I once represented a lawyer sued for malpractice by his former clients because he wore a wire to record his drug supplier clients. His clients were convicted based on that wire, which was the brainchild of none other than famed novelist Scott Turow, when he was an assistant U.S. attorney in Chicago. And for that brilliant idea, the Seventh Circuit did chide him, while sustaining the convictions based thereon. The clients sued their lawyer for malpractice. The downstate Illinois state court judge who tried the malpractice claim did not dismiss it. He effected settlement instead, in his own inimitable way, by taking an entire day to rule in seriatim on one in limine motion after another, always sending the parties off to negotiate once again in light of how a particular ruling changed the chessboard and settlement calculus. The insurance carrier for the law firm in which my client had been a partner did have to pay the piper for the violation of the confidentiality he owed to his clients.

Admissibility Rather than Privilege

But how much is in fact left of the privilege after account is taken of all the situations for which privilege is claimed but does not apply or, if it applied when the document or communication was first made, has since been forfeited? Such forfeiture is inappropriately called “waiver.” Waiver connotes a knowing, intentional, and voluntary act. In the context of the attorney-client privilege, waiver happens by operation of the law and is virtually never knowing, intentional, or voluntary. How often do lawyers ask themselves or consult with clients as to whether the game of judicially blessed privilege protection is ever worth the strategic candle of what is being protected? Is what lawyers are so assiduously protecting and litigating until the cows have long since come home and been milked, fed, and stabled in fact worth all the effort and cost? Something has surely become quite disproportionate, although the remedy is not self-evident.

How many of those documents, so assiduously battled over, must in fact be kept confidential lest they harm the client? How little really needs protecting, other than the lawyer’s and management’s rear ends, is demonstrated by the alacrity with which parties are entering into “clawback” agreements.

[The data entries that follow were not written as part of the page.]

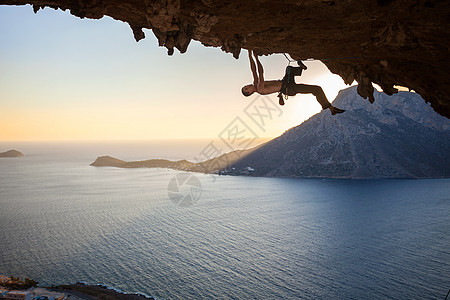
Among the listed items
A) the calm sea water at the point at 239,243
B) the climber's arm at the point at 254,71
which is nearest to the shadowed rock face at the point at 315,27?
the climber's arm at the point at 254,71

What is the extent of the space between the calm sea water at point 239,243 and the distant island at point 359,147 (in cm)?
1992

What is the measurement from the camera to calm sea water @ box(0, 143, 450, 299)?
21406 mm

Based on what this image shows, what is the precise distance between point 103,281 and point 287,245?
1761cm

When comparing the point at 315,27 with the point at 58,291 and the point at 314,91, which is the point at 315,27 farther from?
the point at 58,291

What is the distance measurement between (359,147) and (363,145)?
1963 mm

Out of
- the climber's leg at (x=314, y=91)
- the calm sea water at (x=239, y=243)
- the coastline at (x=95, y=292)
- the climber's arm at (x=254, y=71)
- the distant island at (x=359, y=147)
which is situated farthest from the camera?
the distant island at (x=359, y=147)

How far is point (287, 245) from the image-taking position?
1174 inches

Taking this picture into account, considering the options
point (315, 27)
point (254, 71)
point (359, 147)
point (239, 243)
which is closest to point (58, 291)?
point (239, 243)

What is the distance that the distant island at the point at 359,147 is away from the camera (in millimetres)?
77688

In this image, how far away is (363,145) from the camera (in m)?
80.8

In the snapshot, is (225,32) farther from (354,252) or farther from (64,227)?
(64,227)

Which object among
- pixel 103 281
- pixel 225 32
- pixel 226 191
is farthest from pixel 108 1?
pixel 226 191

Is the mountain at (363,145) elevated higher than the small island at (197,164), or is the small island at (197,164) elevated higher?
the mountain at (363,145)

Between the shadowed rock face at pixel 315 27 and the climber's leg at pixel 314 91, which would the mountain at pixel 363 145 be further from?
the shadowed rock face at pixel 315 27
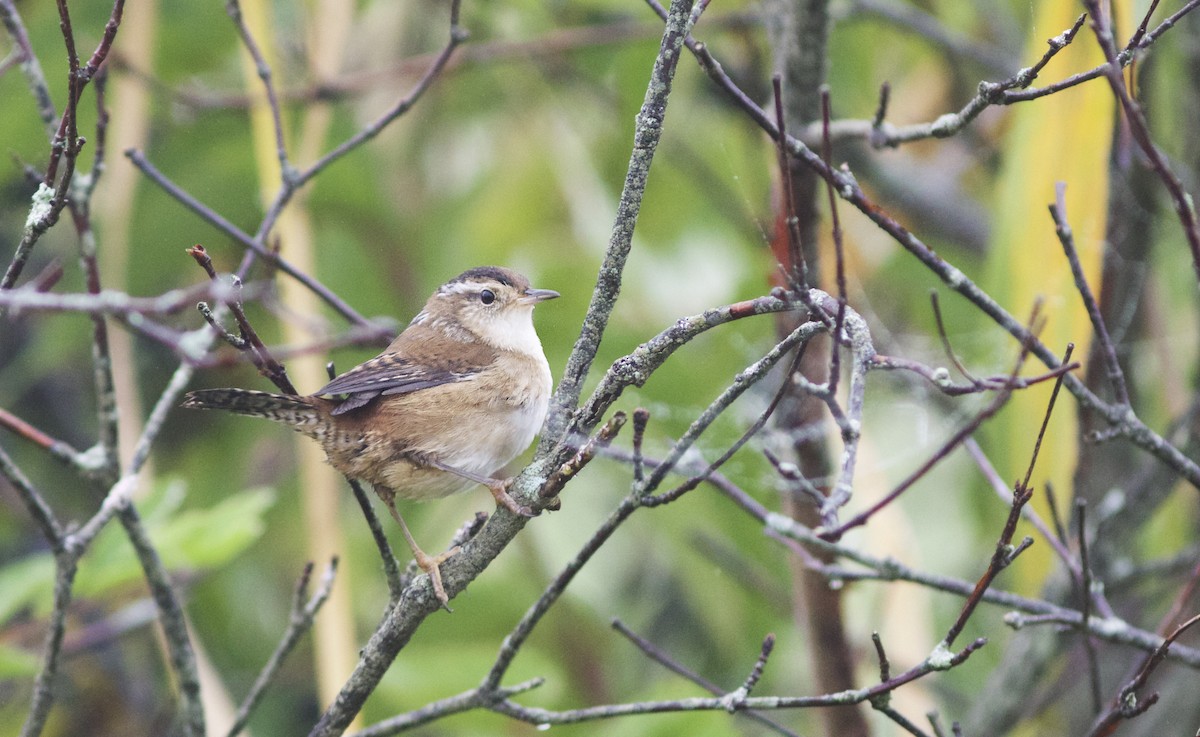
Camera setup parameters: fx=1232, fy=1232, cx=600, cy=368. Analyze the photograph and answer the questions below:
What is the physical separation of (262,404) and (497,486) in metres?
0.72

These contractual agreements, sanctioned by and often enshrined in court discovery orders, provide that forfeiture (waiver) of a privileged document will not occur if it is inadvertently produced.

Also, given the costs involved in conducting privilege reviews, some clients are choosing to conduct discovery without a privilege review, in the expectation that privileged documents will not be admissible as evidence even if produced.

I would suggest that lawyers are de facto answering my question with these clawback agreements. They are forgoing the fight about discovery and are instead engaging in a fight about a given document’s admissibility.

With it all, any objective observer cannot help but wonder at how extensive this type of “meta” litigation has become—namely, litigation not about the substance of a dispute but about ancillary matters—and further wonder whose purposes and interests most of this ancillary litigation serves.

Thus, I’d like to suggest a modest proposal:

  • Stop fighting about whether documents are protected by the attorney-client privilege and therefore not subject to discovery.
  • Make all documents subject to discovery pursuant to the universal use of “clawback” agreements, incorporated into discovery orders.
  • Explicitly reserve the right to object to the admissibility of any document even if it has been produced in discovery.
  • Change the battlefield from one over discovery to a far more limited one over admissible evidentiary use. If a document is really and genuinely a matter seeking the advice of an attorney, make the request for and the advice given inadmissible as evidence against the client, unless of course the fraud/crime exception is applicable or the client is relying on an “advice of counsel” defense.

Yes, it should be possible to litigate without the tail of privilege wagging the dog of discovery. Lest the purists shriek with horror at this modest proposal, remember that not too long ago, claims that some document was privilege-protected were few and far between in the federal and state courts.

If some of you think this is a dreadful idea, I’d love to hear from you as to why you think so.